▶ [Text extract]:
Trials of war come to life in Berkeley Repertory Theatre's ‘An Iliad’ 

click to enlarge Powerful performance: Henry Woronicz, telling tragic tales of the Trojan War, is the sole actor in Berkeley Repertory Theatre’s “An Iliad.” - COURTESY PHOTO
  • Courtesy Photo
  • Powerful performance: Henry Woronicz, telling tragic tales of the Trojan War, is the sole actor in Berkeley Repertory Theatre’s “An Iliad.”

The stage doesn’t fill with a cast of thousands.

“An Iliad,” the mesmerizing theater piece that opened Wednesday at Berkeley Repertory Theatre, manages to create the sights and sounds, the epic sweep and tragic immediacy of the Trojan War in the performance of a single actor.

In this brisk, often harrowing 100-minute play by director Lisa Peterson and actor Denis O’Hare, based on Homer’s poem (translated by Robert Fagles), the clash is seen through the eyes of a battle-weary Poet (the great Henry Woronicz) charged with telling an oft-told tale.

Woronicz, occupying a nearly bare space on the Rep’s Thrust Stage, makes an affecting storyteller.  

Grizzled, yet still vibrant, he drinks, rages and forces himself to remember the incidents leading up to the sacking of Troy.  As he describes the key players – a simpering Helen, the preening Paris, a raging Achilles – the triumphs, glories, moments of humor and horrific acts of brutality pile up like so many bodies.

▶ [Raw data]:
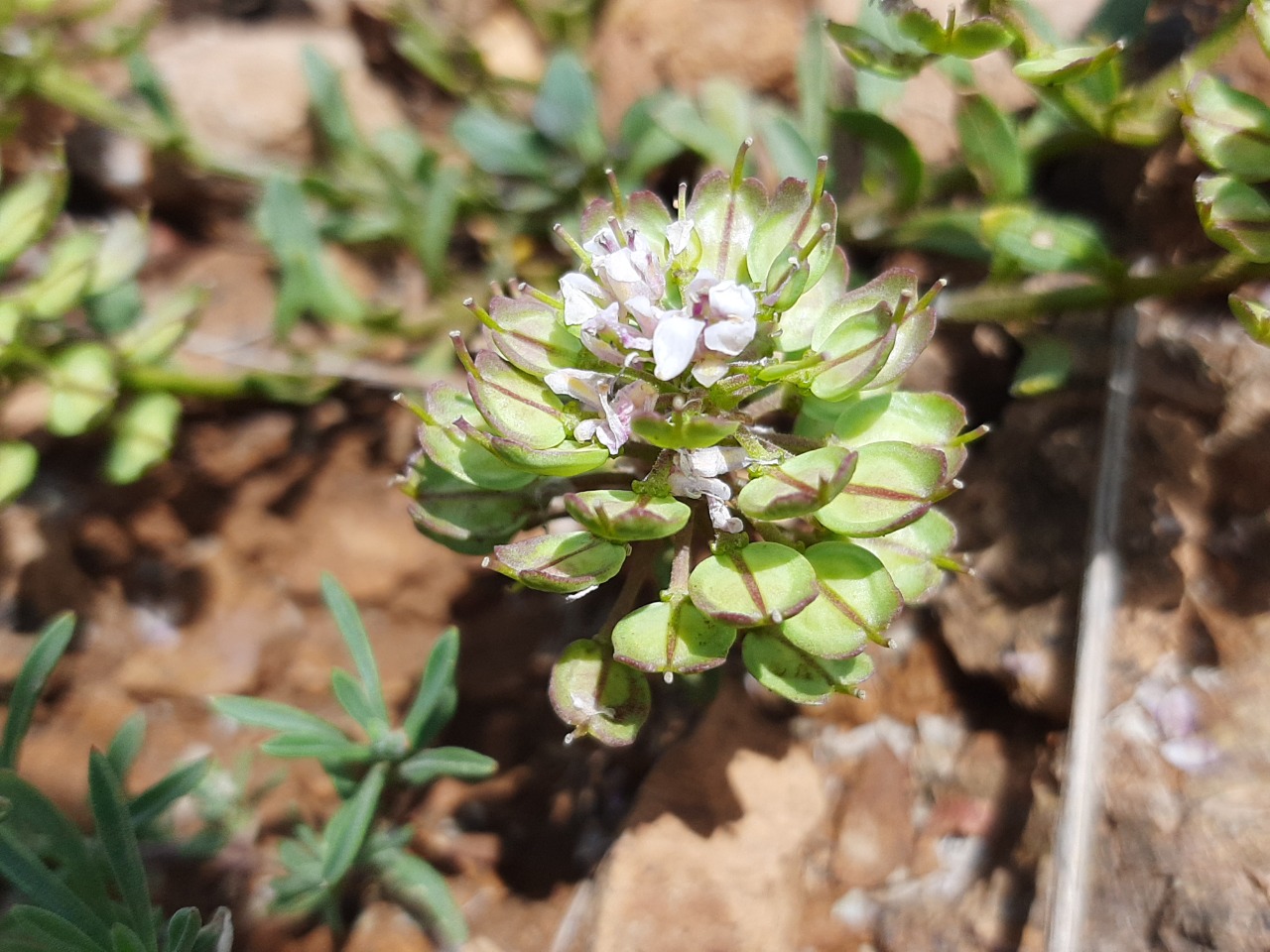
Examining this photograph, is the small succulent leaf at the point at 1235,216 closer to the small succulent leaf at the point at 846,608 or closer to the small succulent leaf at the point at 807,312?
the small succulent leaf at the point at 807,312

▶ [Exercise tasks]:
#1 Return the stretch of the review of "An Iliad" from "click to enlarge" through "cast of thousands.", copied verbatim.
#2 Carry the review of Berkeley Repertory Theatre's "An Iliad" forward, starting after its final sentence.

▶ [Answers by task]:
#1
click to enlarge Powerful performance: Henry Woronicz, telling tragic tales of the Trojan War, is the sole actor in Berkeley Repertory Theatre’s “An Iliad.” - COURTESY PHOTO
  • Courtesy Photo
  • Powerful performance: Henry Woronicz, telling tragic tales of the Trojan War, is the sole actor in Berkeley Repertory Theatre’s “An Iliad.”

The stage doesn’t fill with a cast of thousands.

#2
Woronicz recounts the war’s famous incidents, including Helen’s abduction, the death of Patroclus and the battle between Hector and Achilles. In rich language – and pointed asides – he makes us feel each clanging sword, each fatal wound, each cry of pain from the vanquished.  

Peterson stages the action brilliantly, with Rachel Hauck’s barren set, bathed in harsh lighting by Scott Zielinski, yielding a pitiless backdrop.  

Musician Brian Ellingsen, stationed on a balcony above the stage, coaxes martial sounds, elegiac melodies and eerie effects (compositions by Mark Bennett) from an amplified double bass and assorted percussion instruments.

As he makes his way through the Trojan War, the Poet enters a timeless realm.  Suddenly the telling is personal.  Listing the names of the dead – and their young ages – Woronicz appears overwhelmed by grief.  Describing the chaos of battle, he freezes in a pose that suggests post-traumatic stress disorder. Repeatedly, he breaks from the narrative to ask the audience, “Do you see?”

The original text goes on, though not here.